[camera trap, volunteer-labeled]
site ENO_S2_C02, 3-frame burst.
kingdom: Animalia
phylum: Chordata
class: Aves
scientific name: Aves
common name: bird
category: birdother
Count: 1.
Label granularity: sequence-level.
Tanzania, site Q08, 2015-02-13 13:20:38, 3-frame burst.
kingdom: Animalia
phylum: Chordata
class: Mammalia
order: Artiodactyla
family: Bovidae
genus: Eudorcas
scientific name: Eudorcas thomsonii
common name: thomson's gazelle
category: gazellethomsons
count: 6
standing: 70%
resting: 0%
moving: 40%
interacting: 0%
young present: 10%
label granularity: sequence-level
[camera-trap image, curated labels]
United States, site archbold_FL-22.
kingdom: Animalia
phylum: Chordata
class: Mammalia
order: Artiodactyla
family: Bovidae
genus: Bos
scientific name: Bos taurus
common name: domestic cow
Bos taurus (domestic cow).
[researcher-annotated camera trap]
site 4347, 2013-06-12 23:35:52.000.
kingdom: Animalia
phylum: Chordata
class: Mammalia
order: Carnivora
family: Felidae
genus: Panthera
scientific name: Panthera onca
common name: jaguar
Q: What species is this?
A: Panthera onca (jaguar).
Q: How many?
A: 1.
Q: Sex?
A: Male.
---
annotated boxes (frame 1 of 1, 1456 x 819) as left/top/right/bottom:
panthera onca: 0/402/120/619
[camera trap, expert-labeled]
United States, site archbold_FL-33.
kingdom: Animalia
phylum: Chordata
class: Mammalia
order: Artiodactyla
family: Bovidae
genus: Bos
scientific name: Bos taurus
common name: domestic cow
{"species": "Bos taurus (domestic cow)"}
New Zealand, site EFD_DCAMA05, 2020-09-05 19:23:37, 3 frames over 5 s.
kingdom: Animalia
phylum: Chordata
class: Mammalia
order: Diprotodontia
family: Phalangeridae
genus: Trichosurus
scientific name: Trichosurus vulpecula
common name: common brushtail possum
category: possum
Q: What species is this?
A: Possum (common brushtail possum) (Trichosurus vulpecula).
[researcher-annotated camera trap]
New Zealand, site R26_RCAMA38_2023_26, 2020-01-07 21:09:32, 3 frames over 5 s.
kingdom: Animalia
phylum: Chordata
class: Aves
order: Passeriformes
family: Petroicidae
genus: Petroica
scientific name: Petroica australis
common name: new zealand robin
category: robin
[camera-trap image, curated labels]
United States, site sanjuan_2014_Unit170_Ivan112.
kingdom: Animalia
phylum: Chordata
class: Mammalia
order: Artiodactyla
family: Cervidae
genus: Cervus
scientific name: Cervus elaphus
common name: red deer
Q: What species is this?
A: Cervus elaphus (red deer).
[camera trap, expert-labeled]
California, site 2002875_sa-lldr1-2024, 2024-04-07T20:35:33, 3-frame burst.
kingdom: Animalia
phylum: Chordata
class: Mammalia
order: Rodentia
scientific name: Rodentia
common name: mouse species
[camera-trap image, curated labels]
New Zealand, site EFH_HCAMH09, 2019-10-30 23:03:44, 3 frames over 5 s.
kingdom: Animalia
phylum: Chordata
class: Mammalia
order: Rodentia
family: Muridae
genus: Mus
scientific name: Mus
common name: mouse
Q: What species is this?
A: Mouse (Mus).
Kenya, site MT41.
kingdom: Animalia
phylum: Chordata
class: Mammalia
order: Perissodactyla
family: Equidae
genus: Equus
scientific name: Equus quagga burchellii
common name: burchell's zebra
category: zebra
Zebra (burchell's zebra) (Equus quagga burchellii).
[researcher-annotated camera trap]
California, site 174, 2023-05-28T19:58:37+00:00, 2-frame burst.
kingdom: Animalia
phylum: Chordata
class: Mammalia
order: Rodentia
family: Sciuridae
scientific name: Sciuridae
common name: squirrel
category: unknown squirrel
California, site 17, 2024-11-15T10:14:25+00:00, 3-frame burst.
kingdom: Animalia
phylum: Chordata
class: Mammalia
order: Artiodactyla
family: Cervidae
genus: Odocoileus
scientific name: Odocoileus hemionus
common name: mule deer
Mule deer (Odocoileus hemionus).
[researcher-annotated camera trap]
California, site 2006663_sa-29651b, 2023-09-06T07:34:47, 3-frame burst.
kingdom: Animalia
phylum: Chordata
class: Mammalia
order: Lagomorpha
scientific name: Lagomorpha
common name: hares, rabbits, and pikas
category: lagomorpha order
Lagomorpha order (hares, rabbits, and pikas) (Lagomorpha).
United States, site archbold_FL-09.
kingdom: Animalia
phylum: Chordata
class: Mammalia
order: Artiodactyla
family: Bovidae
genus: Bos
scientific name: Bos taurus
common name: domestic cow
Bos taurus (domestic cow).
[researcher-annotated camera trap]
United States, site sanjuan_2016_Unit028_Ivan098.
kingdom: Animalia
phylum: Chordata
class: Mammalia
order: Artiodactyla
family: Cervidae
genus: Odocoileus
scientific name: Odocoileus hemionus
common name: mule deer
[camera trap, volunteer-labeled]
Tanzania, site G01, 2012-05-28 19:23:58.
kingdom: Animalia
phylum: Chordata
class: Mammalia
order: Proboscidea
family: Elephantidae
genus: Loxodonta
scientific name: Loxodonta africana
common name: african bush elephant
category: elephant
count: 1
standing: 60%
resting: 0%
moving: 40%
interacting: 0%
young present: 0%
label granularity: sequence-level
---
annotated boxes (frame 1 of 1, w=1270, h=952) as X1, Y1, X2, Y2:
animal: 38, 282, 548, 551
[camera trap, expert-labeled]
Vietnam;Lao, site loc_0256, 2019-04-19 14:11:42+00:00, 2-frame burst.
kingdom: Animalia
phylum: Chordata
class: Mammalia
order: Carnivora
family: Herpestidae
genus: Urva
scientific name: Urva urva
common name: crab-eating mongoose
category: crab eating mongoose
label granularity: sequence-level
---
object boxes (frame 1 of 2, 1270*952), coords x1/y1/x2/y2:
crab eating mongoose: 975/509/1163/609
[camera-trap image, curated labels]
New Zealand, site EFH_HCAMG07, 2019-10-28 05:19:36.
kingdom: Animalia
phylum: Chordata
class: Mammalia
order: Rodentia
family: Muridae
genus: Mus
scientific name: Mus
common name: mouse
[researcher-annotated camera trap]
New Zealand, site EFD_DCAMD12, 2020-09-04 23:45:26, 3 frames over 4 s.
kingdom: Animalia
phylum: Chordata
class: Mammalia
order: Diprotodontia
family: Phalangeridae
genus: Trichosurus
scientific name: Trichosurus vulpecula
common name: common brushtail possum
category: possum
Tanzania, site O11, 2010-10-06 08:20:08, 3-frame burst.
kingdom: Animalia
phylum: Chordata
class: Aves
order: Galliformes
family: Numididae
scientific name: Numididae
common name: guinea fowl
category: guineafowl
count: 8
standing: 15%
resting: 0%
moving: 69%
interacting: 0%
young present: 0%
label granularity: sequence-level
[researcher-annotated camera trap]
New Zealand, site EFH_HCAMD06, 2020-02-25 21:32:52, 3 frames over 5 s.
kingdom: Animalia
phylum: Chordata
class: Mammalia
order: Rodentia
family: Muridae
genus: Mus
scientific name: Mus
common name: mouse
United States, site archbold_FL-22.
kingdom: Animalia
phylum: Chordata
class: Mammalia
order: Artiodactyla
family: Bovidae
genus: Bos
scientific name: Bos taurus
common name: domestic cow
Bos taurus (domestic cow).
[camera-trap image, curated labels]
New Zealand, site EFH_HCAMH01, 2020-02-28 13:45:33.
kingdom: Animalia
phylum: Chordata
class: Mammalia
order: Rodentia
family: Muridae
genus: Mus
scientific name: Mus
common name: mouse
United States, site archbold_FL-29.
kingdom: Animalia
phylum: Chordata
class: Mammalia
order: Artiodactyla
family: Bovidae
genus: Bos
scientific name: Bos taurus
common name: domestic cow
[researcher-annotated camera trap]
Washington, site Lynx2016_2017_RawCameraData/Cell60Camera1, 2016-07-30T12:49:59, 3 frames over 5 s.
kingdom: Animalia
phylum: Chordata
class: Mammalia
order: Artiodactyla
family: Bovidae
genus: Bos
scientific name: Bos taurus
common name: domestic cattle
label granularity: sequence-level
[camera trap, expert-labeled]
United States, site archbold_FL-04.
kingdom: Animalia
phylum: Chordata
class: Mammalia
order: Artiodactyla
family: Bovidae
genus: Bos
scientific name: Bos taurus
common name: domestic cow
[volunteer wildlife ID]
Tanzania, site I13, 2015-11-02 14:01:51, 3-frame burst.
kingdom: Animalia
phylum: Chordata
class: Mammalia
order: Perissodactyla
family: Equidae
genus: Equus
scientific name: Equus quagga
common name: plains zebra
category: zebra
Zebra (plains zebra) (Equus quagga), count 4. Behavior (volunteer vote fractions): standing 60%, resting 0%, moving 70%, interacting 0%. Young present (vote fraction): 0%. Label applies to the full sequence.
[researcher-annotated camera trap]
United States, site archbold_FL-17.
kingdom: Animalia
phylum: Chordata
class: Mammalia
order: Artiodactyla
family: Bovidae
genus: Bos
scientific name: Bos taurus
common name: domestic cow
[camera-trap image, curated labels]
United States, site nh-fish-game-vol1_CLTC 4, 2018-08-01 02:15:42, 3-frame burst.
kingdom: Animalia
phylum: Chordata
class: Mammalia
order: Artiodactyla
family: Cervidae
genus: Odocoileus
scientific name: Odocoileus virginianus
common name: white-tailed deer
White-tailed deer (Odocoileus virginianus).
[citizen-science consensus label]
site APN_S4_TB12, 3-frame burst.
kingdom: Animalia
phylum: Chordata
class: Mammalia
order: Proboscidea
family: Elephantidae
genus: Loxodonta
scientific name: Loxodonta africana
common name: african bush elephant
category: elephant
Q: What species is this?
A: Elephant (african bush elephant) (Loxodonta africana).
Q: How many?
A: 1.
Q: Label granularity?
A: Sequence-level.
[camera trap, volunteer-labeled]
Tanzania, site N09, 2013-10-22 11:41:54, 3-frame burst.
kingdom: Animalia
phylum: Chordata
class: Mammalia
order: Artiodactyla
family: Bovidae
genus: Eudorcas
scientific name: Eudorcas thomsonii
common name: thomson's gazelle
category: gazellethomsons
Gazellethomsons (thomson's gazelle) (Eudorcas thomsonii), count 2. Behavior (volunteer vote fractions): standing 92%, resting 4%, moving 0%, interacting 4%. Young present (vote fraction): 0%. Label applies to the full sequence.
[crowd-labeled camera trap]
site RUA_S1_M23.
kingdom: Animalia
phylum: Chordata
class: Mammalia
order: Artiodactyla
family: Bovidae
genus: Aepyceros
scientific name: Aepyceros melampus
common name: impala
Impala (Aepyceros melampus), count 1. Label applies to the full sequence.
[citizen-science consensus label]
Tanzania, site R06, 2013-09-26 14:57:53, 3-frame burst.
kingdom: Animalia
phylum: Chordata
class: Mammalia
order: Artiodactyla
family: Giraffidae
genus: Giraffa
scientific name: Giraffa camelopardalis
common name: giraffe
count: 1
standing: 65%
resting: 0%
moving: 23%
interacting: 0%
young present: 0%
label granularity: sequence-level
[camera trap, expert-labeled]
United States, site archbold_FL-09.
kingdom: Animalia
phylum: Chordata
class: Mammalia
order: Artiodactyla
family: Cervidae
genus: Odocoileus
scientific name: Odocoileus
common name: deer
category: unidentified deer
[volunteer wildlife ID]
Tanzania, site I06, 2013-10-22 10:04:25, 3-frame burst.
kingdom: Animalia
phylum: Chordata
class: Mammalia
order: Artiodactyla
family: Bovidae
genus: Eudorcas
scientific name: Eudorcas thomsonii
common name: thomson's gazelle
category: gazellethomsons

—————

Work request: Please retype, with no changes, the lines that run from the first line of the entries to the line with "genus: Panthera", both ends included.

Answer box:
[camera trap, volunteer-labeled]
site ENO_S2_C02, 3-frame burst.
kingdom: Animalia
phylum: Chordata
class: Aves
scientific name: Aves
common name: bird
category: birdother
Count: 1.
Label granularity: sequence-level.
Tanzania, site Q08, 2015-02-13 13:20:38, 3-frame burst.
kingdom: Animalia
phylum: Chordata
class: Mammalia
order: Artiodactyla
family: Bovidae
genus: Eudorcas
scientific name: Eudorcas thomsonii
common name: thomson's gazelle
category: gazellethomsons
count: 6
standing: 70%
resting: 0%
moving: 40%
interacting: 0%
young present: 10%
label granularity: sequence-level
[camera-trap image, curated labels]
United States, site archbold_FL-22.
kingdom: Animalia
phylum: Chordata
class: Mammalia
order: Artiodactyla
family: Bovidae
genus: Bos
scientific name: Bos taurus
common name: domestic cow
Bos taurus (domestic cow).
[researcher-annotated camera trap]
site 4347, 2013-06-12 23:35:52.000.
kingdom: Animalia
phylum: Chordata
class: Mammalia
order: Carnivora
family: Felidae
genus: Panthera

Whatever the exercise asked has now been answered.